■ Exercise description
Exactly reproduce the line containing "As seen in this" and all later lines to the end of the entries, leaving the pictures out of your copy.

____

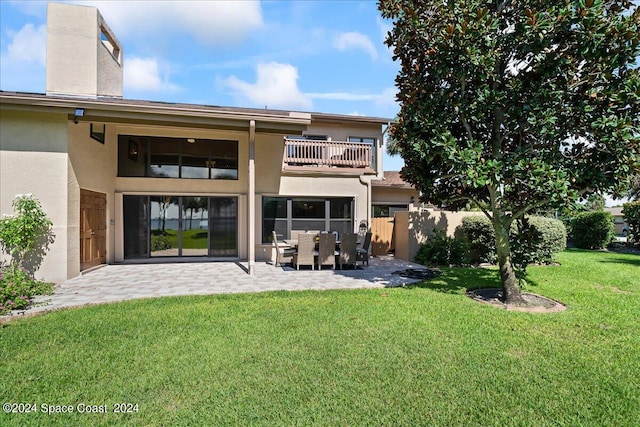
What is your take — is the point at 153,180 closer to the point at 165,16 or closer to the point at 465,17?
the point at 165,16

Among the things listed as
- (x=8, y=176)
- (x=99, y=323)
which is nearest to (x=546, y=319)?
(x=99, y=323)

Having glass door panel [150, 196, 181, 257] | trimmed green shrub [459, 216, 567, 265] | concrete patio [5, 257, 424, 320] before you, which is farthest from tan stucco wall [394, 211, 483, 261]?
glass door panel [150, 196, 181, 257]

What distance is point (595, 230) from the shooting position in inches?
→ 631

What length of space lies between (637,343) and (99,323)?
7.51 metres

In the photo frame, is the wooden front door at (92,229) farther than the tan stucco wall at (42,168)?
Yes

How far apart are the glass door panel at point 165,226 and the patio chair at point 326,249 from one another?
5.24m

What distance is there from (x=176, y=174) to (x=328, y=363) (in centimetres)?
955

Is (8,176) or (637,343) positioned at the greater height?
(8,176)

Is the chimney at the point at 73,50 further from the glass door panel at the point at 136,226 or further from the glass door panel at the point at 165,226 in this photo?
the glass door panel at the point at 165,226

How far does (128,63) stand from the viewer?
1341 centimetres

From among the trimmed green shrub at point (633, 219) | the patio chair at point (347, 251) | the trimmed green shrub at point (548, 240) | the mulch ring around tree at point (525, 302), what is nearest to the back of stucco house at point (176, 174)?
the patio chair at point (347, 251)

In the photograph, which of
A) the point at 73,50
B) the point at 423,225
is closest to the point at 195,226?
the point at 73,50

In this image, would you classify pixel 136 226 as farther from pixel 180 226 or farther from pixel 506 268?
pixel 506 268

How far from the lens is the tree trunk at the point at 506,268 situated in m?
→ 6.20
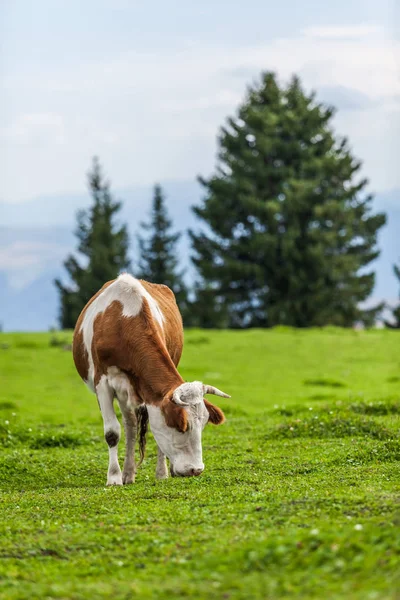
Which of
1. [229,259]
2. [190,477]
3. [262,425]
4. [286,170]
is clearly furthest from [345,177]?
[190,477]

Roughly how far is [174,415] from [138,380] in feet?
3.18

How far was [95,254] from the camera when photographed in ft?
227

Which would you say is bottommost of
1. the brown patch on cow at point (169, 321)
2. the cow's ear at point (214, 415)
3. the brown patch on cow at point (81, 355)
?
the cow's ear at point (214, 415)

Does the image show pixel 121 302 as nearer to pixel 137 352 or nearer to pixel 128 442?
pixel 137 352

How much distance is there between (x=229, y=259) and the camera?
62406mm

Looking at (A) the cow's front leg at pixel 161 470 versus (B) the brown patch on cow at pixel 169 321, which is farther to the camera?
(B) the brown patch on cow at pixel 169 321

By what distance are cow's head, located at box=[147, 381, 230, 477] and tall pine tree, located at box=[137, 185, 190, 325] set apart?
5821cm

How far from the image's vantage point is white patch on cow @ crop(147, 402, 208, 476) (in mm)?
10938

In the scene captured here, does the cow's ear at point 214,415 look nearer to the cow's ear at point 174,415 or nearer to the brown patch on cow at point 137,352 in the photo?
the cow's ear at point 174,415

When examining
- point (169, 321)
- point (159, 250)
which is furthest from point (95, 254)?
point (169, 321)

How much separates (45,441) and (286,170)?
48558 millimetres

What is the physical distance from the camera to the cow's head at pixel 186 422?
35.8ft

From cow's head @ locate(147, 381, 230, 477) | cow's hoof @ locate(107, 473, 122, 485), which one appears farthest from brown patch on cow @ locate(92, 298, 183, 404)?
cow's hoof @ locate(107, 473, 122, 485)

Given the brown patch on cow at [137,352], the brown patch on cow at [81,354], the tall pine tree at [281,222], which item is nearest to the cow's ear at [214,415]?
the brown patch on cow at [137,352]
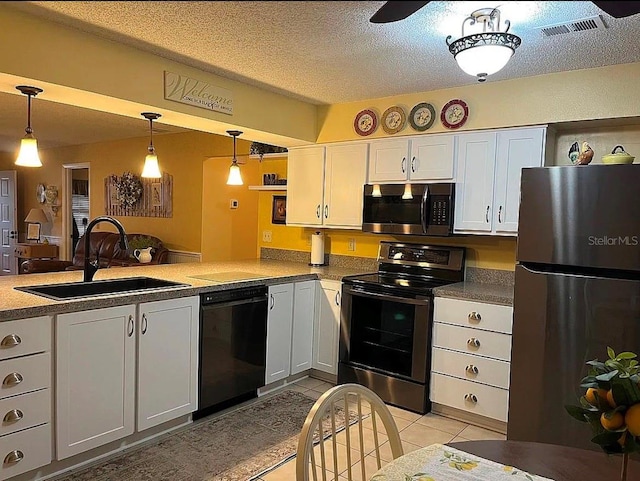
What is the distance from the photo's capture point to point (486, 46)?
6.44 feet

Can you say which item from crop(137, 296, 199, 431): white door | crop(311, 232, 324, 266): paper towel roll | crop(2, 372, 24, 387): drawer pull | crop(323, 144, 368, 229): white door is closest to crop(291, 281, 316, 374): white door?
crop(311, 232, 324, 266): paper towel roll

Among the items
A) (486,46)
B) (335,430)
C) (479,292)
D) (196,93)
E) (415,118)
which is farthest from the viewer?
(415,118)

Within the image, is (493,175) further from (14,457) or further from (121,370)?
(14,457)

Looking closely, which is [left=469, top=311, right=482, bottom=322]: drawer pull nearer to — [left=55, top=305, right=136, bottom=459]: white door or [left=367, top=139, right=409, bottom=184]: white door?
[left=367, top=139, right=409, bottom=184]: white door

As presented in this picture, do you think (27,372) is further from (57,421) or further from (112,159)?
(112,159)

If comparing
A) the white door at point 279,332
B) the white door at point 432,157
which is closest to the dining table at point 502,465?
the white door at point 279,332

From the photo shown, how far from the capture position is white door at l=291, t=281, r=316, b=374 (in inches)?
144

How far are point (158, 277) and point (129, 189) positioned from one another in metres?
3.78

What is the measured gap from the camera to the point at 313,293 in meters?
3.80

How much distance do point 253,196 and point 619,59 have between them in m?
4.62

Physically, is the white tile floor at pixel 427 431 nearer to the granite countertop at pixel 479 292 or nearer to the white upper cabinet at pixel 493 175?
the granite countertop at pixel 479 292

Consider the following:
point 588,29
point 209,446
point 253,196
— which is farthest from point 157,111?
point 253,196

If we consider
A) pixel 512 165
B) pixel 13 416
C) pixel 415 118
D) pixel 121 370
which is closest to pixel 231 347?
pixel 121 370

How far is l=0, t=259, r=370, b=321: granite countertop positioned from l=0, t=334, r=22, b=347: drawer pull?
8 centimetres
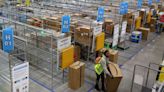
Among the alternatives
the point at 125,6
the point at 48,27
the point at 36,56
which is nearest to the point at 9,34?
the point at 36,56

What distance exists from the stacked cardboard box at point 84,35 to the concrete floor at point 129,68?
1.15 metres

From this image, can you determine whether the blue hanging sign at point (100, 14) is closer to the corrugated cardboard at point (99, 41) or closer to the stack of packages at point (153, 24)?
the corrugated cardboard at point (99, 41)

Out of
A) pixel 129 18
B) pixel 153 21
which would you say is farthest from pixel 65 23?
pixel 153 21

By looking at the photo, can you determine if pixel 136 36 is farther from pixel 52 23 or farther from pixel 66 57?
pixel 66 57

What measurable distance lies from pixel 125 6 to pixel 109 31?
149 centimetres

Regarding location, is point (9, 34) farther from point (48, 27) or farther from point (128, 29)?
point (128, 29)

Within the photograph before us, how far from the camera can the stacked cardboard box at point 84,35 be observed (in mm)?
7079

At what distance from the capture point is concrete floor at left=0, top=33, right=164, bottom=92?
6.16 metres

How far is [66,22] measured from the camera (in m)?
6.07

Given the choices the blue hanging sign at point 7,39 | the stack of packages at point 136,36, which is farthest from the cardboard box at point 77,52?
the stack of packages at point 136,36

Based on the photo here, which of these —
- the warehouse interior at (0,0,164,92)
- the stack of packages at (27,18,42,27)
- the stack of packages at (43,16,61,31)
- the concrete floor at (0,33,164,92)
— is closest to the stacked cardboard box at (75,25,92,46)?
the warehouse interior at (0,0,164,92)

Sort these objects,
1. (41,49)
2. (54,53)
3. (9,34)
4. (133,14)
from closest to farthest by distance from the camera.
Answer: (9,34) < (54,53) < (41,49) < (133,14)

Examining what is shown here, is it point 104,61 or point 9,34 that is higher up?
point 9,34

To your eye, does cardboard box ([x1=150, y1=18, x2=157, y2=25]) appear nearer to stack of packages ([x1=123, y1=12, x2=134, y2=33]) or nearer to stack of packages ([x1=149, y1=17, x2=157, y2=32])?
stack of packages ([x1=149, y1=17, x2=157, y2=32])
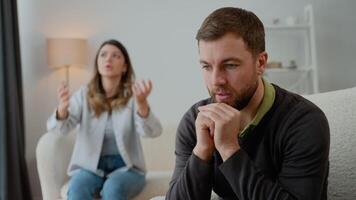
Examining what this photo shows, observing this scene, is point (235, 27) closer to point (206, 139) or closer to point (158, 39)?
point (206, 139)

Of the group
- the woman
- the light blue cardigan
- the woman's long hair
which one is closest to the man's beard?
the woman

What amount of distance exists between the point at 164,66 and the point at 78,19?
2.67 ft

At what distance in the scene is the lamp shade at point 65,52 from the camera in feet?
10.2

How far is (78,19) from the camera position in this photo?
3.41 meters

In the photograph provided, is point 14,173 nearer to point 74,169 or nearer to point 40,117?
point 40,117

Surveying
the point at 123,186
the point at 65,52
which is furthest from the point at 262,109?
the point at 65,52

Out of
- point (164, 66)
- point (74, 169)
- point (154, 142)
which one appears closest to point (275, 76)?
point (164, 66)

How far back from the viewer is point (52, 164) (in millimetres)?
2271

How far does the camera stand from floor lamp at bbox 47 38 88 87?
311 centimetres

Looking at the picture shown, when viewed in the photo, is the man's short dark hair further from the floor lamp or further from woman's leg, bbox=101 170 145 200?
the floor lamp

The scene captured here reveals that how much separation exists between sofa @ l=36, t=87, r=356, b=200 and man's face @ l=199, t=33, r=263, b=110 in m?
0.38

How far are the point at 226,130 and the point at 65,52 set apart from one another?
235 cm

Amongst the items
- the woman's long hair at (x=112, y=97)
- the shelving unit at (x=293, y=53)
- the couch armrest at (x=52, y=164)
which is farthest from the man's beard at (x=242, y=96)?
the shelving unit at (x=293, y=53)

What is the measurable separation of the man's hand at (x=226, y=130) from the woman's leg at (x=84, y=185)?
117 centimetres
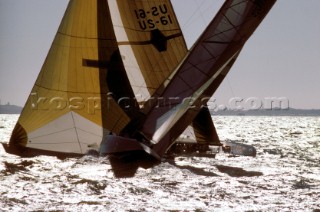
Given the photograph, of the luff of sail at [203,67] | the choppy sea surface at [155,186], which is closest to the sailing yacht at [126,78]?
the luff of sail at [203,67]

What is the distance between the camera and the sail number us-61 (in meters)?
20.8

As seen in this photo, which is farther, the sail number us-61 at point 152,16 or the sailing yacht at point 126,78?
the sail number us-61 at point 152,16

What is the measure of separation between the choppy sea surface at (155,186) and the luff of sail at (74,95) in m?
1.18

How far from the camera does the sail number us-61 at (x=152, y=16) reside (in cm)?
2080

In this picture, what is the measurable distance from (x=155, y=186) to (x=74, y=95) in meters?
6.01

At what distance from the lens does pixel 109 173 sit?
1708 cm

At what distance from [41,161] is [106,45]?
615 cm

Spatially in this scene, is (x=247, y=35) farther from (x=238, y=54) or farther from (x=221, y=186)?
(x=221, y=186)

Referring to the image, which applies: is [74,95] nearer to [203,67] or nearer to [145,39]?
[145,39]

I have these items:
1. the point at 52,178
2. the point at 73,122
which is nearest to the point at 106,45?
the point at 73,122

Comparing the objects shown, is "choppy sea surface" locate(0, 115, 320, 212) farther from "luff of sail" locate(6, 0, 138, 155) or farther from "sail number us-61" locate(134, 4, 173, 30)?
"sail number us-61" locate(134, 4, 173, 30)

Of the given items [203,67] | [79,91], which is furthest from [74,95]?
[203,67]

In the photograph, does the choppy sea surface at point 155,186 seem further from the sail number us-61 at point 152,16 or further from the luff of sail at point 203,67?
the sail number us-61 at point 152,16

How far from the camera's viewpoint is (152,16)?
2089 cm
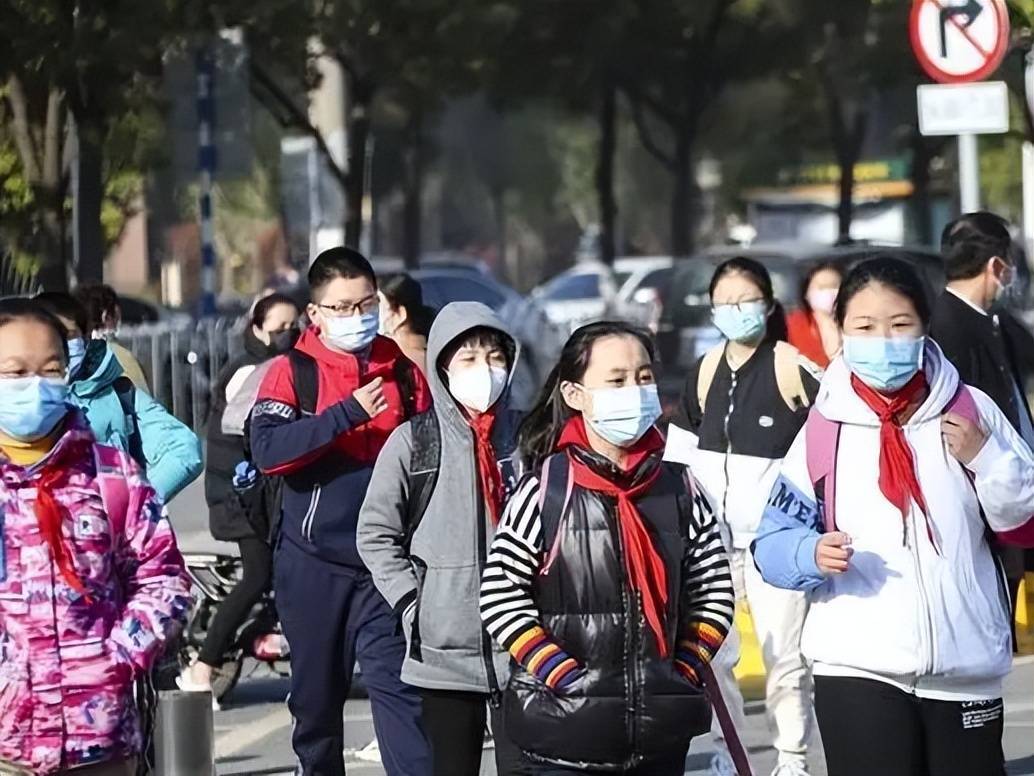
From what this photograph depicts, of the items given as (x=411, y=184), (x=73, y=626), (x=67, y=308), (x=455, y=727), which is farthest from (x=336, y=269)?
(x=411, y=184)

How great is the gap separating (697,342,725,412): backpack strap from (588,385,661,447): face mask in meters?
3.42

____

■ In response
As seen in this photo, which is farther, the sail number us-61 at point 152,16 or the sailing yacht at point 126,78?
the sail number us-61 at point 152,16

What is the measure of separation between the choppy sea surface at (155,186) and the luff of sail at (74,95) in m?
1.18

How far from the camera does the sail number us-61 at (x=152, y=16) reside (in cm)?
2080

In this picture, what is the measurable distance from (x=155, y=186) to (x=74, y=95) in meters?
6.01

At what distance from the lens does pixel 109 173 sit?
1708 cm

At what distance from [41,161] is [106,45]?
615 cm

Spatially in this scene, is (x=247, y=35) farther from (x=238, y=54) or farther from (x=221, y=186)?
(x=221, y=186)

Referring to the image, which applies: is [74,95] nearer to [203,67] or nearer to [145,39]?
[145,39]

I have these items:
1. the point at 52,178
2. the point at 73,122
which is nearest to the point at 106,45?
the point at 73,122

Comparing the objects shown, is "choppy sea surface" locate(0, 115, 320, 212) farther from "luff of sail" locate(6, 0, 138, 155) or farther from "sail number us-61" locate(134, 4, 173, 30)?
"sail number us-61" locate(134, 4, 173, 30)

Of the given items [203,67] | [79,91], which is furthest from [74,95]?
[203,67]

In the photograph, does the choppy sea surface at point 155,186 seem further from the sail number us-61 at point 152,16 or further from the luff of sail at point 203,67?
the sail number us-61 at point 152,16

How far from the camera's viewpoint is (152,16)?
2089 cm
From what this photograph depicts, of the items given as (x=411, y=184), (x=73, y=626), (x=67, y=308), (x=455, y=727), which is farthest from (x=336, y=269)?
(x=411, y=184)

How great is the gap separating (697,342,725,412): backpack strap from (588,385,661,447): face mask in meters?
3.42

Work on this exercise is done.